Quizás lo más genuino de la acogida en un monasterio, en un albergue, como es nuestro caso, es que nadie nos deja indiferente. Todo el que llega deja su huella dactilar, cordial, en la hoja en blanco que su estancia entre nosotras abre del libro de acogidas.
Los sábados sale la comunidad con las personas que han venido a algún encuentro y hacemos una velada. Un matrimonio renovaba su alianza esponsal y daba gracias a Dios porque esperaban un hijo después de varios años de matrimonio. Ante la vocación de paternidad habían solicitado una adopción. La apuesta era radical: por un niño de nuestro país y con una minusvalía grave. A punto de ser confirmada la adopción, ella anuncia su embarazo… Los dos expresaron su enorme gratitud. Llegaría la hija de la sangre, la tan esperada… y más adelante, el hijo o la hija que nadie quería. Nos dejaron ver esa doble cualidad del amor que construye hacia dentro, creando una comunión estrecha, y hacia afuera, dando la vida.
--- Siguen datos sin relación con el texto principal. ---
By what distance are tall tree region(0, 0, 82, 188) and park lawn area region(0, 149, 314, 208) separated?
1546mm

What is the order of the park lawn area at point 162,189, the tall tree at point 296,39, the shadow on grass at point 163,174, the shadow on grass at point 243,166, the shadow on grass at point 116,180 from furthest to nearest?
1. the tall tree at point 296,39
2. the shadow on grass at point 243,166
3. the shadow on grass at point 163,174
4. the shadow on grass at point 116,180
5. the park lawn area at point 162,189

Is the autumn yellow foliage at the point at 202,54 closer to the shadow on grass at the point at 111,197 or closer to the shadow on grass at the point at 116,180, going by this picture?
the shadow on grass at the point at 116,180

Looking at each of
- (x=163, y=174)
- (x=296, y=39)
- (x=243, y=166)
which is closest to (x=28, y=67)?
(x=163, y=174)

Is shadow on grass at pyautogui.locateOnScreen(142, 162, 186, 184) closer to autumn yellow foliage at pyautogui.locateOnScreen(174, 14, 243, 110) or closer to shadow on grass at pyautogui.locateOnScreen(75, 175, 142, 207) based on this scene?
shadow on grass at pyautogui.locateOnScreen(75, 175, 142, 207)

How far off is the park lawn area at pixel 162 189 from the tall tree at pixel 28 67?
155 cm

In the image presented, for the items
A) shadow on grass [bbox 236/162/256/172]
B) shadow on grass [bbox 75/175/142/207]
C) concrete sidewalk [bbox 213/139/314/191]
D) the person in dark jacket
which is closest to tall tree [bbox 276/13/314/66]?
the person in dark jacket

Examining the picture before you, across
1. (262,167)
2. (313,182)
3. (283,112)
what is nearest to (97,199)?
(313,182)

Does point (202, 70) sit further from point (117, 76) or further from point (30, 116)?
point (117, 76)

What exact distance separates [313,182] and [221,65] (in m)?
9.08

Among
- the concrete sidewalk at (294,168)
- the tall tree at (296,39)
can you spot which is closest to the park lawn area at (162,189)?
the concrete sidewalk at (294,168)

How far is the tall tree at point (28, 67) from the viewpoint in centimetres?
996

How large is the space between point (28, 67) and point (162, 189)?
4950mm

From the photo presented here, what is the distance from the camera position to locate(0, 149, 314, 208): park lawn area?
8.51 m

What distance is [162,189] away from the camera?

Lo que no sabían ellos es que, entre los que estaban presenciando el testimonio, había una pareja a punto de romper su compromiso matrimonial, que habían perdido la confianza mutua, que habían dejado de ser morada el uno para el otro y habían construido una distancia fría e insuperable. ¿Qué tendrá la fuerza del testimonio, para provocar un cambio? La pareja que había perdido toda esperanza se fue, dispuesta a comenzar de nuevo. Como el primer día.
Al final del día recé con las palabras de Simeón, convencida de que Él se había hecho presente en la vida de estos peregrinos que iban de paso por nuestro Monasterio. «Ahora, Señor, puedes dejar a tu siervo irse en paz, porque mis ojos han visto tu salvación».